TEXT PASSAGE: Begin

As you can see, this heatmap can be fun to visualize, but does take some work to make it somewhat more useful.

Going back to our previous discussion (histogram), we have noted that most users have written less than 5 reviews (which explains why the matrix is sparse). Though, when the raters did rate, the mean rating is greater than a 4 and the distribution has a left sided skew. Let’s actually quantify the mean, median, and skew.

library(psych)
## 
## Attaching package: 'psych'
## The following objects are masked from 'package:ggplot2':
## 
##     %+%, alpha
average_ratings <- colMeans(r)
describe(average_ratings)
##    vars    n mean   sd median trimmed mad  min max range skew kurtosis
## X1    1 2921 4.19 0.46   4.27    4.24 0.4 1.32   5  3.68 -1.4     3.79
##      se
## X1 0.01

Let’s continue to look further into the data. While preparing the data for the recommender system, it’s always interesting to look what else the data can reveal. In the above histogram, we had noticed that many of the ratings were either between a 4 and a five. Let’s take a closer look and see the occurrences of the ratings.

# Exploring the values of the ratings.
# Let's take a look at the ratings. We can convert the matrix into a vector and explore its values:
# The ratings are integers in the range 0-5. Let's count the occurrences of each of them.

vector_ratings <- as.vector(r@data)
table_ratings <- table(vector_ratings)
table_ratings
## vector_ratings
##         0         1         2         3         4         5 
## 295910994     23701     15053     23179     43590    172883
# According to the documentation, a rating equal to 0 represents a missing value, so we can remove them from vector_ratings.
vector_ratings <- vector_ratings[vector_ratings != 0]

# Now we can build a frequency plot of the ratings. In order to visualize a bar plot with frequencies, we can use ggplot2. Let's convert them into categories using factor and build a quick chart.
vector_ratings <- factor(vector_ratings)

# Now let's visualize their distribution
qplot(vector_ratings) + ggtitle("Distribution of the Ratings")

It’s always interesting to see the occurrences of the ratings. From this data visualization, the most common rating is a 5.

When most customers go into a restaurant or into a grocery store, they naturally gravitate to items that are typically most popular. If the items have been bought and have been maintaining high ratings, it seems reasonable that the customer would time over and over again go and purchase this food/item. However, Amazon’s job is not only to sell the most popular item, but to also sell similar items that the user may be interested in buying.

There are many different recommender systems with different algorithms that we can use. In this particular chunk, we will explore the “POPULAR” method, which is a method based on item popularity.

# Let's take a recommender that generates recommendations solely on the popularity of items.
# We will create a recommender from the first 10000 users in the Amazon Food Dataset.

r.popular <- Recommender(r[1:10000], method = "POPULAR")

# Now to get recommendations for the top 5 recommendation lists for the next user not used to learn the model.

TEXT PASSAGE: End
DATA BELOW: Begin

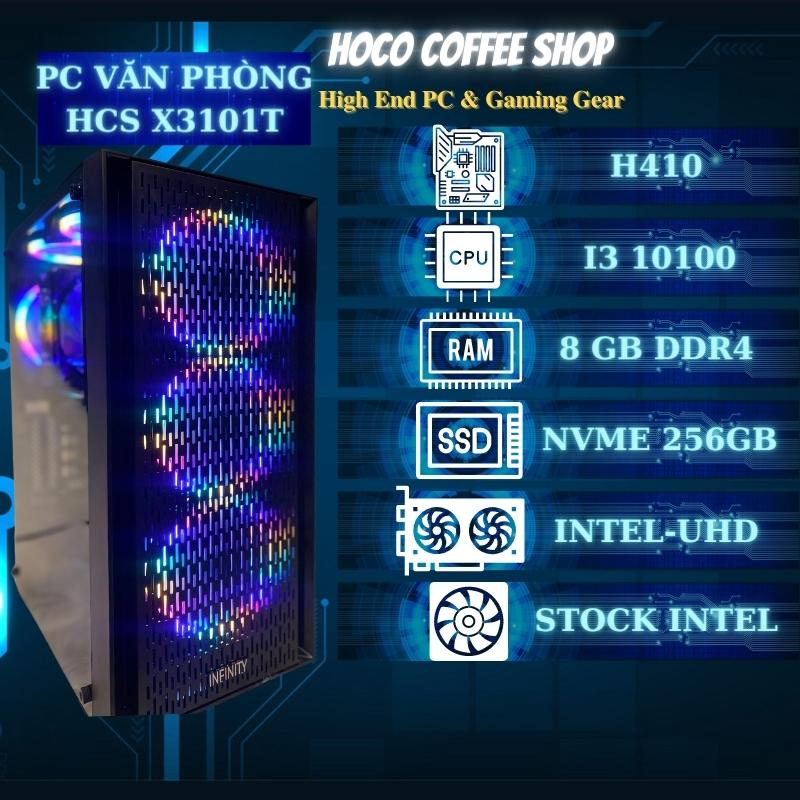 Bộ máy tính PC gaming, văn phòng HCS X3101T I3 10100, VGA GTX 1060 3gb / RX 580 8GB RAM (BH 36 Tháng)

DATA BELOW: End

◆ QUESTIONS TO ANSWER
• a. Answer these from the Amazon food ratings text:
(i) What median does the describe output report for the average ratings?
(ii) How many times does a rating of 5 occur in table_ratings?
(iii) From how many users is the "POPULAR" recommender created?
• b. Resume the Amazon food ratings text from the point where it stops.
The lines above play no part in this.

◆ TASK-BY-TASK OUTPUTS
• a.
(i) 4.27
(ii) 172883
(iii) The first 10000 users

• b.
recom <- predict(r.popular, r[10001], n =5)

# The result contains ordered top-N (n = 5) recommendation lists, one for each user. The recommended items can be inspected as a list.
as(recom, "list")
## $A1DMBZHY2EJGCE
## [1] "B0051COPH6" "B0045XE32E" "B004FEN3GK" "B001EO5U3I" "B008J1HO4C"
# With this information, we can take these top 5 corresponding product items for user 10001 and check to see what this POPULAR recommender system recommends.

Another great resource that we have found was a book called, “Building a Recommendation System with R”. They had explored item-based and user-based collaborative filtering as two popular methods to recommending different items/foods. We’ll also be exploring the cosine and Pearson Correlation methods as well. However, before we start building the recommender models, we have to prepare the data prior to its use.

Data Preparation

When we looked at the data, we noticed that the table contains: Foods that have been reviewed/tried/eaten only a few times. There may be bias in this data from lack of data and/or biased reviewers.

We need to determine the number of users per food. We must prepare the data, build a recommendation model, and validate it. Since this is our first time building this model, we can use a rule of thumb. After we have built the model, we can come back and modify the data preparation.

We will use users who have rated at least 30 foods, and foods that have been reviewed at least 100 times.

ratings_foods <- r[rowCounts(r) > 30, colCounts(r) > 100]
ratings_foods1 <- ratings_foods[rowCounts(ratings_foods) > 30,]
ratings_foods1
## 100 x 815 rating matrix of class 'realRatingMatrix' with 3860 ratings.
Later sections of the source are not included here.